**Page text:**
|---|

And now it’s September.
Only
three months left in the year, then it’ll be 2024, but I bet you knew that.
You
wanna hear something crazy?
I
don’t know where the year has gone. Every week, after our visit, I print my
letter blog to keep in a notebook. I have a lot of notebooks. For some years I
needed two! But that’s because a two-inch ring binder didn’t cut the mustard.
This
year I have punched holes and put away exactly zero letters. Every time I shove
a newly printed letter onto the stack I think, I’ve got to get those put
away. Then the week starts and I never think about it again until the next
printing. Now a job that would’ve taken a minute or two is gonna eat up a lot
more time!
>>>*<<<
Although time is passing way too fast for this old woman (I really do wish it would
slow down some) this is also our favorite time of the year. Maybe not the
favorite favorite of all-time favorites, but it’s right up there.
“What’s
so special about it?” you ask.
It’s
Wyoming County Fair time!
In years past we’ve seen more than we did this year. One of
my favorite times at the fair was the year we took Momma. We spent the day and saw
some shows. The best thing about the whole thing was Momma’s joy and delight. I
did write about it. It only took me six months to complete and at more than
eight thousand words, it’s technically a novelette. But go and look for it if
you want. I published it March 19, 2015.

|---|

**Stored items:**

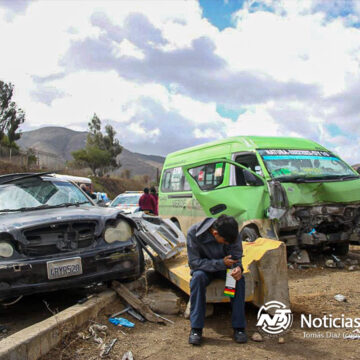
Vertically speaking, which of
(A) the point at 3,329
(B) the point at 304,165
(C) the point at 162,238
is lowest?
(A) the point at 3,329

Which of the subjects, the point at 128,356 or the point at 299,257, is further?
the point at 299,257

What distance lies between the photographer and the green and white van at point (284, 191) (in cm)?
643

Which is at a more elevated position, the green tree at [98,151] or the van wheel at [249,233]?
the green tree at [98,151]

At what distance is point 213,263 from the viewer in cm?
388

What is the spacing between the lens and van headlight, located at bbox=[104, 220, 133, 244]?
15.3ft

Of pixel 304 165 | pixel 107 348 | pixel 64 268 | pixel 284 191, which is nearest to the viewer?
pixel 107 348

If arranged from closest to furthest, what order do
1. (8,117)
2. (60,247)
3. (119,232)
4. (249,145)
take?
1. (60,247)
2. (119,232)
3. (249,145)
4. (8,117)

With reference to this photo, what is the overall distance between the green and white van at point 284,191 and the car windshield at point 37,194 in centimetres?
219

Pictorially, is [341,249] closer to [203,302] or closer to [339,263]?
[339,263]

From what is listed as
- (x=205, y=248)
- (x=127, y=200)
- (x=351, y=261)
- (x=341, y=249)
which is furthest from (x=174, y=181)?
(x=127, y=200)

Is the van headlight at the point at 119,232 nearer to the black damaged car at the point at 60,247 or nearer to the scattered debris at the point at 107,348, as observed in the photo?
the black damaged car at the point at 60,247

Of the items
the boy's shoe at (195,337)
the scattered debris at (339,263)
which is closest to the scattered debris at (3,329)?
the boy's shoe at (195,337)

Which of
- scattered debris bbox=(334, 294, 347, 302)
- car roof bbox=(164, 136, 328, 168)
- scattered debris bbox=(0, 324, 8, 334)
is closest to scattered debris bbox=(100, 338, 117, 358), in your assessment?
scattered debris bbox=(0, 324, 8, 334)

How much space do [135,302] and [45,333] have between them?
1.23 meters
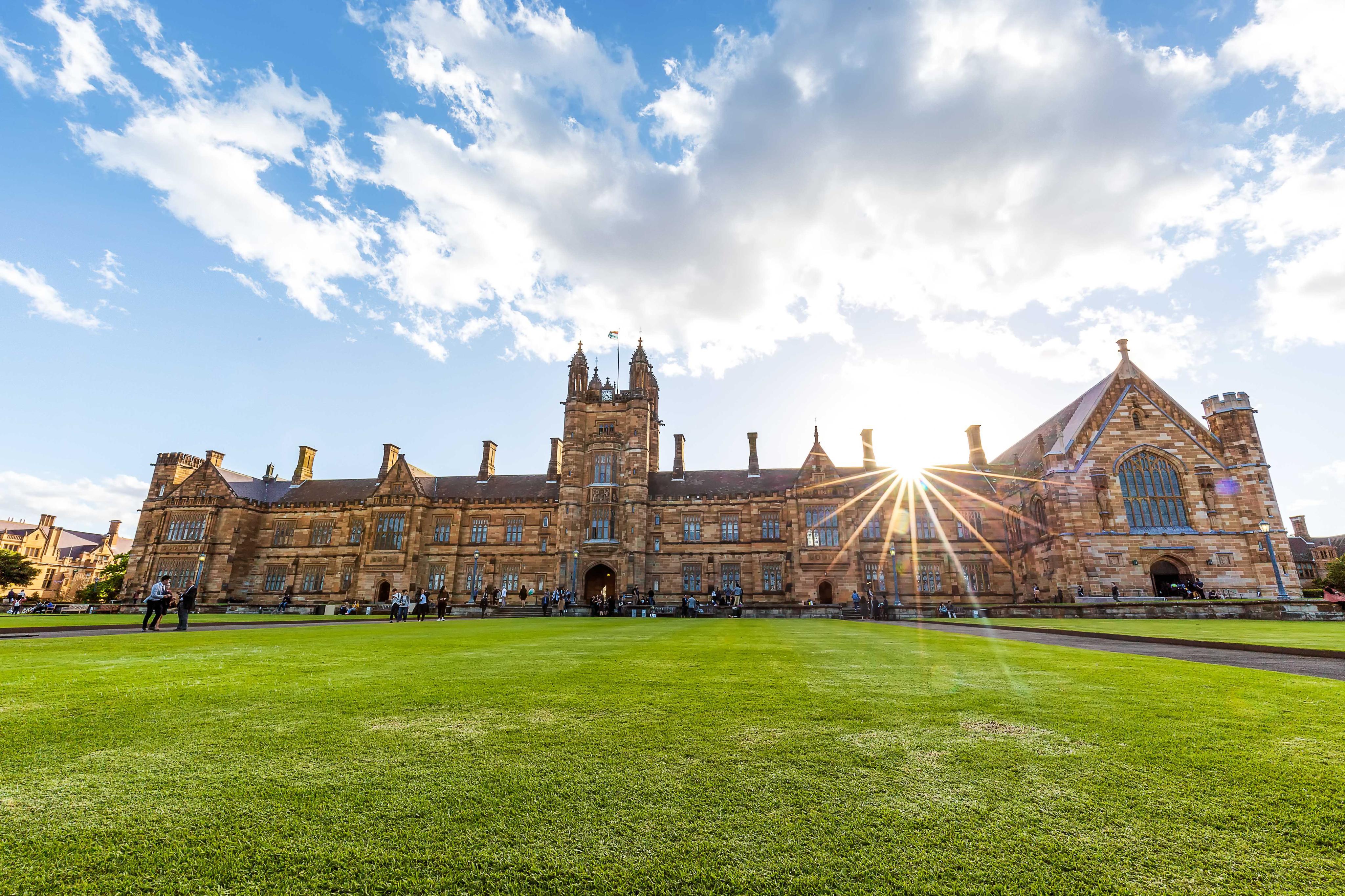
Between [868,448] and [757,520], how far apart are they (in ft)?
34.5

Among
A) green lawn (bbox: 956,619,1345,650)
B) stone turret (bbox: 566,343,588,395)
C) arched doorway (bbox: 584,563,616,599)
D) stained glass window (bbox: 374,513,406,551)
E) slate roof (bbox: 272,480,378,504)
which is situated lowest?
green lawn (bbox: 956,619,1345,650)

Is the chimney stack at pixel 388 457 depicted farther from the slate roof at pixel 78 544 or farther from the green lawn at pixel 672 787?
the slate roof at pixel 78 544

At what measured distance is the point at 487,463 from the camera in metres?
48.2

|---|

**Work instructions:**
Translate this sentence from the September letter into Spanish: "Every week, after our visit, I print my letter blog to keep in a notebook."

**Output:**
Cada semana, después de nuestra visita, imprimo mi blog de cartas para guardarlo en un cuaderno.